# [STUDY TEXT]
——————————

In June, a preprint9 was published analysing genomic data that had been deleted after March 2020 from the database of the US National Center for Biotechnology Information at the request of the scientists from China who generated the information (that team had published its findings based on the raw data in June 202010). Our colleagues in China contacted the authors of the June 2020 paper, retrieved the data and added them to the SARS-CoV-2 genome phylogenetic data published in our report. The data were from people who had an onset of illness in January, so they did not contribute any new information to the origins question.

In the report, and since, we have publicly called for any data supporting the lab-leak hypothesis to be published and submitted to the WHO. None has, so far.

Six priorities

To keep up the momentum for phase 2 studies, our team has met weekly since the publication of the joint report. We have continued collaboration with our Chinese co-authors, including work on a list of corrections to the phase 1 report. Both the international team and the Chinese team have now put forward to the WHO priorities for phase 2 studies, developed from the recommendations in the joint report.

The international team listed the following priorities:

Further trace-back studies. On the basis of disease reporting, look for early COVID-19 cases in all regions inside and outside China that have the earliest evidence for SARS-CoV-2 circulation.

Antibody surveys. Use standardized methods in the regions that have the earliest evidence for SARS-CoV-2 circulation (inside and outside China) to identify any places where infections occurred that were not observed through disease reporting.

Trace-back and community surveys. These will need to be conducted at sites of wildlife farms that supplied animals to markets in Wuhan in the months before human cases were recognized (inside and outside China, depending on supply-chain analysis).

Risk-targeted surveys of possible hosts. Assess wild bats and other potential reservoirs or intermediate hosts in China and neighbouring countries, and selected high-risk farmed animals (including those farmed for fur), for evidence of exposure.

Detailed risk-factor analysis. Analyse pockets of earlier cases evidenced from the antibody surveys or other studies, and conduct an assessment of all possible exposures.

Follow-up. Investigate any credible new leads.

Time’s up

The search for the origins of SARS-CoV-2 is at a critical juncture. There is willingness to move forward from both the WHO international team and the Chinese team.

Crucially, the window is rapidly closing on the biological feasibility of conducting the critical trace-back of people and animals inside and outside China. SARS-CoV-2 antibodies wane, so collecting further samples and testing people who might have been exposed before December 2019 will yield diminishing returns. Chinese wildlife farms employ millions of people (14 million, according to a 2016 census11) and supplied live mammals to cities across China, including Wuhan3. In response to the SARS-CoV-2 pandemic, many of these farms are now closed and the animals have been culled, making any evidence of early coronavirus spillover increasingly difficult to find.

In July, four months after the full report and five months after our debriefing, the WHO informed member states of plans to create a committee that will oversee future origins studies. We are pleased to see both this and its implication that outbreak investigations will be conducted routinely, rather than in an ad hoc manner that could be perceived as politically motivated or with potentially punitive goals.

However, applying this new process to the continuing SARS-CoV-2 origins mission runs the risk of adding several months of delay. Member-state representatives would need to negotiate detailed terms around the sensitive issue of investigating laboratory practices, then nominate and select team members, who would then have to develop a work plan.

Therefore, we call on the scientific community and country leaders to join forces to expedite the phase 2 studies detailed here, while there is still time.

——————————

# [PROMPT 1]
Reproduce the part of the SARS-CoV-2 origins text from "Further trace-back studies." to "for SARS-CoV-2 circulation.".
# [PROMPT 2]
According to the SARS-CoV-2 origins text, how many people did Chinese wildlife farms employ in the 2016 census?
None of the lines after this text are needed.

# [MATERIAL PROVIDED]
——————————

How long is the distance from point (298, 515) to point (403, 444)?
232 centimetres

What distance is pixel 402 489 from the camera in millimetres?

——————————

# [TASK OUTPUT 1]
Further trace-back studies. On the basis of disease reporting, look for early COVID-19 cases in all regions inside and outside China that have the earliest evidence for SARS-CoV-2 circulation.

# [TASK OUTPUT 2]
14 million people.